**Objetivos**.
A - Diga se cada afirmação abaixo está de acordo com o trecho sobre o financiamento da educação pública. Responda sim ou não e cite as palavras exatas do trecho que decidem a questão. (i) O Custo Aluno Qualidade Inicial (CAQi) já tem regulamentação de cálculo prevista. (ii) O documento considera os mecanismos de financiamento elementos fundamentais na instituição do SNE. (iii) Segundo o documento, as regras de distribuição de tributos podem servir para induzir resultados de aprendizagem dos alunos.
B - Dê continuidade ao trecho sobre o financiamento da educação pública, escrevendo a parte que vem logo depois da última frase apresentada.

**Trecho da página**.

********

Com isso, pretende-se reformar a educação pública, tida como “ineficiente”, com a lógica e o modus operandi da empresa privada.
Dentre as demais diretrizes apresentadas no Eixo 2, foram relacionados os mecanismos de financiamento, já que estes são elementos fundamentais na instituição do SNE. O documento expressa a necessidade de:
Aprimorar esses mecanismos, tornando-os cada vez mais redistributivos, [...] é nessa discussão que se insere o debate sobre o Custo Aluno Qualidade Inicial (CAQi), dispositivo previsto no Plano Nacional de Educação para referenciar o custo de um padrão mínimo de qualidade do ensino no Brasil, mas que ainda não tem regulamentação de cálculo prevista e tampouco um debate suficientemente amadurecido no País (TODOS PELA EDUCAÇÃO, 2018, p. 68).
Embora o texto reconheça a necessidade de aprimoramento dos mecanismos de financiamento, destaca que “[…] há espaço relevante para a introdução de mecanismos de indução de resultados de aprendizagem dos alunos. Para isso, as próprias regras de distribuição de tributos podem servir como instrumentos importantes” (TODOS PELA EDUCAÇÃO, 2018, p. 70). Esta visão cria uma outra concepção para a política de financiamento, que diverge da implementação do Custo Aluno Qualidade Inicial (CAQi) e do Custo Aluno Qualidade (CAQ), ao assumir contornos neocorporativos de competição entre os entes federados.

********

**Perguntas espaciais baseadas em cenas**.

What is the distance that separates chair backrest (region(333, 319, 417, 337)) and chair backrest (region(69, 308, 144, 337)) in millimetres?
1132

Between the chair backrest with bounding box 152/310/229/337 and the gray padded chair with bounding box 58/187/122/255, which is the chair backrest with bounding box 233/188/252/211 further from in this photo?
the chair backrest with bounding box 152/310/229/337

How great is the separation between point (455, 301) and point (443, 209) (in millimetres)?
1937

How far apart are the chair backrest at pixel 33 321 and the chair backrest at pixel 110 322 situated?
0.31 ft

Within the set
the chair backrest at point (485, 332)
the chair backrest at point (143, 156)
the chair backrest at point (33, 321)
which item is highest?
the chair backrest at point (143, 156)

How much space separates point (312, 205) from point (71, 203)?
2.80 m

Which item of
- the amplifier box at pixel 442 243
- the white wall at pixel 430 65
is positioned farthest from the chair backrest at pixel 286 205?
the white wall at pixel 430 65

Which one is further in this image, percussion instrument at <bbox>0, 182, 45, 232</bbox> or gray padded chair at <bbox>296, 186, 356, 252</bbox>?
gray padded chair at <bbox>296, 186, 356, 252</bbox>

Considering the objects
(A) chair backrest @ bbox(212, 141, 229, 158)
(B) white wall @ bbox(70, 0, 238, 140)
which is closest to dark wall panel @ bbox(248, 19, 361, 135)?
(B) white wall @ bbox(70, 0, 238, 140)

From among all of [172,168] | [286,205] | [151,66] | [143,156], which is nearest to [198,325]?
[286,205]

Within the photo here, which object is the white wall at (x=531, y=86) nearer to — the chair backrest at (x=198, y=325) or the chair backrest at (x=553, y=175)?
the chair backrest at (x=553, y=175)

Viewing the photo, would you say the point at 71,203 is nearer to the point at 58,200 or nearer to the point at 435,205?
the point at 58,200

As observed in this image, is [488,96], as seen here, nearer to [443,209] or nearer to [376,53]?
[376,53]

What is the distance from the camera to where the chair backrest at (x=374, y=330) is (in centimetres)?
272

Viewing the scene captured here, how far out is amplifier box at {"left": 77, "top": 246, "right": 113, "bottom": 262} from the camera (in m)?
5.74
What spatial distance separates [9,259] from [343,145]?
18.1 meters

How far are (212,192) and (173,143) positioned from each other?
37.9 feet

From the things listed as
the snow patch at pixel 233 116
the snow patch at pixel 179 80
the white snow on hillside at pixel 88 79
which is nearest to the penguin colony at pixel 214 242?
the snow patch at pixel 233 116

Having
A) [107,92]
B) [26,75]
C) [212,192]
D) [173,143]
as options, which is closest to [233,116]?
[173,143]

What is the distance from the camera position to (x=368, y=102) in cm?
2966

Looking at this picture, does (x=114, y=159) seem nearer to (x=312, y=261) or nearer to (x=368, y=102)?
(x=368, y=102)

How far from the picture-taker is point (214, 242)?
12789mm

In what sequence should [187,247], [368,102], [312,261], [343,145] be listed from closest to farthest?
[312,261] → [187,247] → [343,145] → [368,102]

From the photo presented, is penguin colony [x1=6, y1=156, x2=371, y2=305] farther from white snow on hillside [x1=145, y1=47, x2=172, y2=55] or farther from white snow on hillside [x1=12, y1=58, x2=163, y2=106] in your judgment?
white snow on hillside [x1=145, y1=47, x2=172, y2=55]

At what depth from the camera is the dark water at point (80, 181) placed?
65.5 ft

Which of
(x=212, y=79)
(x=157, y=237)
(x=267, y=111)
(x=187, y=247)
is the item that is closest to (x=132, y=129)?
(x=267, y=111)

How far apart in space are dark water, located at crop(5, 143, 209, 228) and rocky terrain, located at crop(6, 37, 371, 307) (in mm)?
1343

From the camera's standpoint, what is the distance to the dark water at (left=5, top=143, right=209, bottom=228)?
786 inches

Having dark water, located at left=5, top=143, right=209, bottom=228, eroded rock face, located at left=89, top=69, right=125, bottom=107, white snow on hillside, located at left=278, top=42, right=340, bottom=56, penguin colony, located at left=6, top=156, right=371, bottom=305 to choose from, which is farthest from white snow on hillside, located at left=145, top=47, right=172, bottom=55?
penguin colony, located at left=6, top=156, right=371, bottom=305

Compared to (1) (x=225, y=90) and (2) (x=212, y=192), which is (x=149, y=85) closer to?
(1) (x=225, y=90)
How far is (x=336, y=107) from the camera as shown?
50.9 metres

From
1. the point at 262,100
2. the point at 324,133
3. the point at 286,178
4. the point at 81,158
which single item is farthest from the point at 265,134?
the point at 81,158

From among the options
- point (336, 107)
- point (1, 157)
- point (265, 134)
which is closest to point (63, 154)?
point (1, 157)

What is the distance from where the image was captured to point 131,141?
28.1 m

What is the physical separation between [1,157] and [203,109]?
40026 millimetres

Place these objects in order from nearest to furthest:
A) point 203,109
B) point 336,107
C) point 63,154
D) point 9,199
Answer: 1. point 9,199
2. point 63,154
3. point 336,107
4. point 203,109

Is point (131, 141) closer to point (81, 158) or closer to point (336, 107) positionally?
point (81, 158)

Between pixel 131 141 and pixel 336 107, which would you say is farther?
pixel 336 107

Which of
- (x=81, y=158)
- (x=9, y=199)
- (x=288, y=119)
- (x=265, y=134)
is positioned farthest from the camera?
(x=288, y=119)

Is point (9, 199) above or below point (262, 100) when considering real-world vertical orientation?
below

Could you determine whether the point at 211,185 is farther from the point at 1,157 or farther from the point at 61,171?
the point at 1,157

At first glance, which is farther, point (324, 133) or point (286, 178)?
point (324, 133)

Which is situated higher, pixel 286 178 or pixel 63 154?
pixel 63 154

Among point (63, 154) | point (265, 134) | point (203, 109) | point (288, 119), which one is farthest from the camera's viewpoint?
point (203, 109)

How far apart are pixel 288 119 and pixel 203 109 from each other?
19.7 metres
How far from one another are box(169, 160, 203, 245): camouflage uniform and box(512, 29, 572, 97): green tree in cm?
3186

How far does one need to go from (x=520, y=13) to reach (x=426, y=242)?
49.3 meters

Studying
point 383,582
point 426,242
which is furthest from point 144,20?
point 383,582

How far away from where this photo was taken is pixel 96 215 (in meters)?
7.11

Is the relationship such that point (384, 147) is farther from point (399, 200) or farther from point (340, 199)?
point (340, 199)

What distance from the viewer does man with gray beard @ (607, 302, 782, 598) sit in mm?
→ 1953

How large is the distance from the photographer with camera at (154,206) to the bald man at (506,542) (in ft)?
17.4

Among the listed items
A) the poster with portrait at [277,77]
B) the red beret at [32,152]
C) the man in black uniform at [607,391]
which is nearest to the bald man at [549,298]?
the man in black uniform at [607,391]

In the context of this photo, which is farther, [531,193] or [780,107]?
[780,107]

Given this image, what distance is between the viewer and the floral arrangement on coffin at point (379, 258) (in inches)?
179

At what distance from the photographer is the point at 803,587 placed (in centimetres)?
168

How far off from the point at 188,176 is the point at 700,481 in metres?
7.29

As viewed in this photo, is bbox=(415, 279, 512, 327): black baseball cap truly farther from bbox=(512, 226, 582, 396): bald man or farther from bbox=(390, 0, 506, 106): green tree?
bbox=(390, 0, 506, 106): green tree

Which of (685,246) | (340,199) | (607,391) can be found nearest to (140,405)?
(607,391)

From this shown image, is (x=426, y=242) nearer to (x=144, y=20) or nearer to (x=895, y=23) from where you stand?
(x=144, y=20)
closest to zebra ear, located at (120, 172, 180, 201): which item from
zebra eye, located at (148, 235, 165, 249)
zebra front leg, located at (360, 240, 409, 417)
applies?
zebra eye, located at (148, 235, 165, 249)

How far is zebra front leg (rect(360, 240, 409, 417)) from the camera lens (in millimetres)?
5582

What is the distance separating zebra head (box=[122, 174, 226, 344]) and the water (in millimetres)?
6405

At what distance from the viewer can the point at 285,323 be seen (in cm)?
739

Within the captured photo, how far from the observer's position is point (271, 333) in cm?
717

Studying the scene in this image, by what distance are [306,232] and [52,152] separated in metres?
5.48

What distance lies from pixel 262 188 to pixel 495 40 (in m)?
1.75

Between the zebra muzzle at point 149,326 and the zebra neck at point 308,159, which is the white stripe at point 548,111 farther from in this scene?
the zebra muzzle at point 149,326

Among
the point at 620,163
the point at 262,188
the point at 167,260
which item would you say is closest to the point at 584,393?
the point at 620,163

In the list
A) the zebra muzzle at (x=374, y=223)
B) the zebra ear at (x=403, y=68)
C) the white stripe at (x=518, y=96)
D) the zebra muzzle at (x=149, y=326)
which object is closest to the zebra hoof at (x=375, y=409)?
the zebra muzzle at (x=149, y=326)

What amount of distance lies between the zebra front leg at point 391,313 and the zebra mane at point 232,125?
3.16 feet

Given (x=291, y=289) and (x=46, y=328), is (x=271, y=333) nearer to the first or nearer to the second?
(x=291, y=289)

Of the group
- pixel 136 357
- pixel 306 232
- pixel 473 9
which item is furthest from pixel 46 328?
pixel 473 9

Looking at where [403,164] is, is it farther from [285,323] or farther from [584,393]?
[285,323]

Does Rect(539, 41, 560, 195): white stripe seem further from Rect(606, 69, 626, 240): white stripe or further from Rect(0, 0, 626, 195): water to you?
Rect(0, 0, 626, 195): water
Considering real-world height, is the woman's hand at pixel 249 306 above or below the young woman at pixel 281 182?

********

**Conjunto de respostas**.
A -
(i) Não: "mas que ainda não tem regulamentação de cálculo prevista".
(ii) Sim: "já que estes são elementos fundamentais na instituição do SNE".
(iii) Sim: "há espaço relevante para a introdução de mecanismos de indução de resultados de aprendizagem dos alunos. Para isso, as próprias regras de distribuição de tributos podem servir como instrumentos importantes".

B -
Sendo assim, a distribuição tributária não teria por princípio a equidade federativa na oferta de serviços educativos e na garantia do direito à educação. A reforma tributária seria mais um instrumento para monitorar e avaliar as redes e sistemas de ensino, com o aprimoramento e a expansão dos sistemas de avaliação em larga escala.
Na dimensão do financiamento, diante do não reconhecimento do CAQi e do CAQ, e sob a justificativa da insuficiência do debate, em abril de 2019, o Parecer nº 08/2010, do Conselho Nacional de Educação/Câmara de Educação Básica (CNE/CEB), que tratava dos padrões mínimos de qualidade de ensino para a educação básica pública, foi revogado com o voto da então relatora Maria Helena Guimarães de Castro (que já exerceu o cargo de secretária executiva do MEC) com o parecer contrário “[...] à competência da Câmara de Educação Básica do CNE para definir o valor financeiro e a precificação do Custo Aluno Qualidade Inicial” (BRASIL, 2019, p. 25).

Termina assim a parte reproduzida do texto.